_SUPPLIED PASSAGE_.
# # # # #

Spider-Man - Homecoming (2017)

Marvel and Sony hand Spider-Man back to the kids, and the gamble pays off. A small, funny, high-school story that finally lets Peter Parker be sixteen. 8.5/10.

BBFC 12A certificate

  • UK release: July 2017
  • Director: Jon Watts  ·  Writers: Jonathan Goldstein, John Francis Daley, Jon Watts, Christopher Ford, Chris McKenna, Erik Sommers
  • Studio / distributor: Columbia Pictures; Marvel Studios; Sony Pictures
  • Genre: Superhero coming-of-age comedy / action adventure  ·  Runtime: 133 minutes (BBFC 12A)
  • Main cast: Tom Holland (The Impossible, Captain America: Civil War) as Peter Parker; Michael Keaton (Batman, Birdman) as Adrian Toomes; Robert Downey Jr (Iron Man, Sherlock Holmes) as Tony Stark; Zendaya as Michelle
  • IMDb: 7.4 / 10  ·  Rotten Tomatoes: 92% critics / 87% audience  ·  My rating: 8.5 / 10

This is the sixth Spider-Man film in fifteen years and the third actor to wear the suit, which ought to be a warning rather than an invitation. Sam Raimi told the whole origin twice over, and the two Andrew Garfield films that followed never found a reason to exist. What is different now is the deal behind the camera: Sony still owns the character, but Marvel Studios is steering, and Tom Holland has already had a trial run stealing scenes in Captain America: Civil War. The promise is that nobody is going to make us sit through a radioactive spider and a dead uncle a third time. Spider-Man simply turns up, fifteen and already in costume, and the film gets on with being about being fifteen.

The setup

Peter Parker is back in Queens after his outing with the Avengers, vibrating with the need to prove he belongs in the big leagues. Tony Stark has fobbed him off with an upgraded suit and a polite instruction to stay friendly and neighbourhood-sized, which Peter ignores at every opportunity. While he chases credit, juggling homework, a crush and a best friend who has worked out his secret, a salvage contractor named Adrian Toomes has quietly built a black-market arms business out of scavenged alien technology, selling weapons that are far above any street criminal’s pay grade. Peter blunders into the operation expecting a quick win and finds something with real teeth, run by a man who has no interest in taking over the world and every interest in feeding his crew.

The cast

Holland is the best screen Peter Parker so far, and the reason is that he plays the schoolboy first and the superhero second. There is a genuine, unforced eagerness to him, a kid who cannot stop talking inside the mask, and the film lets him be small, clumsy and out of his depth without ever sneering at him. Michael Keaton’s Toomes is the smartest piece of casting. Keaton underplays it, a working man with a grievance against the rich who clean up after disasters, and one mid-film scene of his lands harder than any of the action because it is built on quiet menace rather than power. Robert Downey Jr drops in as Stark exactly as often as he should and no more, mentor and absent father by turns. Around them the high-school ensemble does real work: Jacob Batalon as the delighted best friend, and Zendaya’s deadpan Michelle stealing the corners of scenes.

# # # # #

_SET EXERCISE_. Print the section of the Spider-Man review starting at "This is the" and ending at "about being fifteen.". The listing has no connection to the Spider-Man review.

_DATA PROVIDED_.
# # # # #

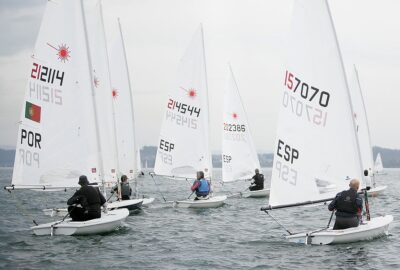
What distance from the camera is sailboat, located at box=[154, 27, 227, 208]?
24281 millimetres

# # # # #

_RESPONSE TO THIS EXERCISE_.
This is the sixth Spider-Man film in fifteen years and the third actor to wear the suit, which ought to be a warning rather than an invitation. Sam Raimi told the whole origin twice over, and the two Andrew Garfield films that followed never found a reason to exist. What is different now is the deal behind the camera: Sony still owns the character, but Marvel Studios is steering, and Tom Holland has already had a trial run stealing scenes in Captain America: Civil War. The promise is that nobody is going to make us sit through a radioactive spider and a dead uncle a third time. Spider-Man simply turns up, fifteen and already in costume, and the film gets on with being about being fifteen.